**Extracted text**:
──────────────────────────────

Keywords

1 Introduction

The use of data to dynamically control an executing model and, conversely, using the model to control the instrumentation process is a central tenet of Dynamic Data Driven Applications Systems. Applications such as Cooperative Autonomous Observing Systems (CAOS) embody this paradigm  [1] in a stochastic system’s dynamics and optimization (SDO) loop, maximizing information gain from model predictions to plan observations or select sensors for improved model estimation or reduction. Variously called informative-planning, -estimation, or -sensing, this approach improves nonlinear, high-dimensional stochastic process modeling and prediction, including systems with epistemic uncertainties.

Learning machines are in demand as surrogate or hybrid models for SDO, but SDO is rarely applied to Machine Learning. In particular, Neural Learning dynamics are also stochastic, nonlinear, and high-dimensional. Could DDDAS’ informative approach help machines learn better or faster? In addition to improving CAOS, we posit doing so would broadly impact Machine Learning.

From a systems perspective, training a neural network is parameter estimation  [14], and backpropagation  [10] restates the variational solution to multistage two-point boundary value problems  [2] (2BVP). In practice, Learning implies stochastic dynamics (e.g., due to mini-batches) and the associated Fokker-Planck equations describe the evolution of parameter uncertainty. Much like in nonlinear dynamics, an ensemble approximation to the Fokker-Planck, e.g., the Ensemble Kalman Filter  [3], can train a neural network. The benefits include adjoint-free Learning, parallelism, and quantified uncertainty.

The uncertainty quantification benefit implies that one could optimize Learning by maximizing information gain between the training error distribution and key variables. Doing so unifies several paradigms, including parameter selection (Feature/Model Selection), input selection (Relevance and Active Learning), and term/variable selection (Structure Learning). Thus, by analogy to informative approaches in DDDAS, Informative Learning is the coupling of stochastic learning dynamics with maximization of information gain.

Although this paradigm is not new from a DDDAS perspective, we cannot ignore the unifying formalism or practical benefits from a Machine Learning perspective. Due to space limitations, we refer the reader elsewhere  [14] for details of the stochastic methodology and learning paradigms. Here, we focus on a few critical numerical examples.

──────────────────────────────

**Data supplied**:
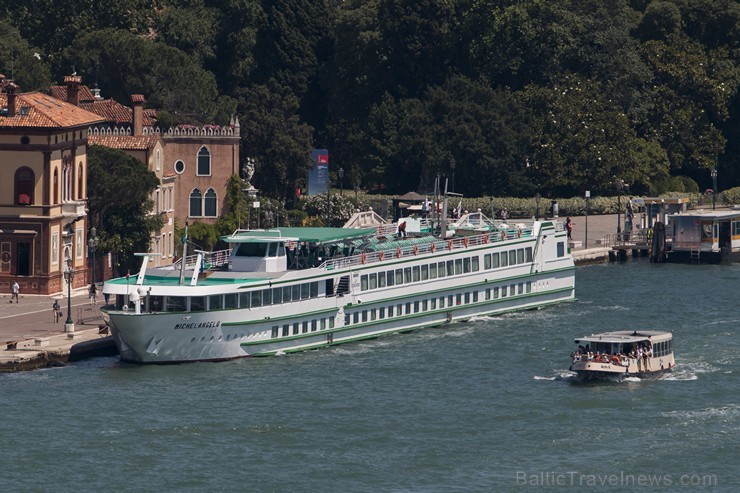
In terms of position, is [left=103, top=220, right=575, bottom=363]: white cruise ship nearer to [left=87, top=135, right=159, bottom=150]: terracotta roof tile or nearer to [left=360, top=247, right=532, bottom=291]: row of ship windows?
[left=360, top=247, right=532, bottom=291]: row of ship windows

──────────────────────────────

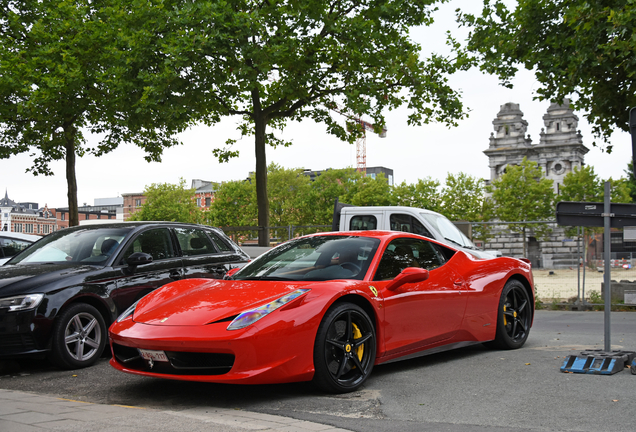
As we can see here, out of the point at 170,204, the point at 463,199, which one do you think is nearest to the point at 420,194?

──────────────────────────────

**Problems**:
a: Set down the passage of the introduction on Informative Learning that begins at the words "The uncertainty quantification" and stops after the words "of information gain.".
b: In the introduction on Informative Learning, what benefits come from training a neural network with an ensemble approximation to the Fokker-Planck equations? List all of them.

**Task-by-task solutions**:
a:
The uncertainty quantification benefit implies that one could optimize Learning by maximizing information gain between the training error distribution and key variables. Doing so unifies several paradigms, including parameter selection (Feature/Model Selection), input selection (Relevance and Active Learning), and term/variable selection (Structure Learning). Thus, by analogy to informative approaches in DDDAS, Informative Learning is the coupling of stochastic learning dynamics with maximization of information gain.

b:
- Adjoint-free Learning
- Parallelism
- Quantified uncertainty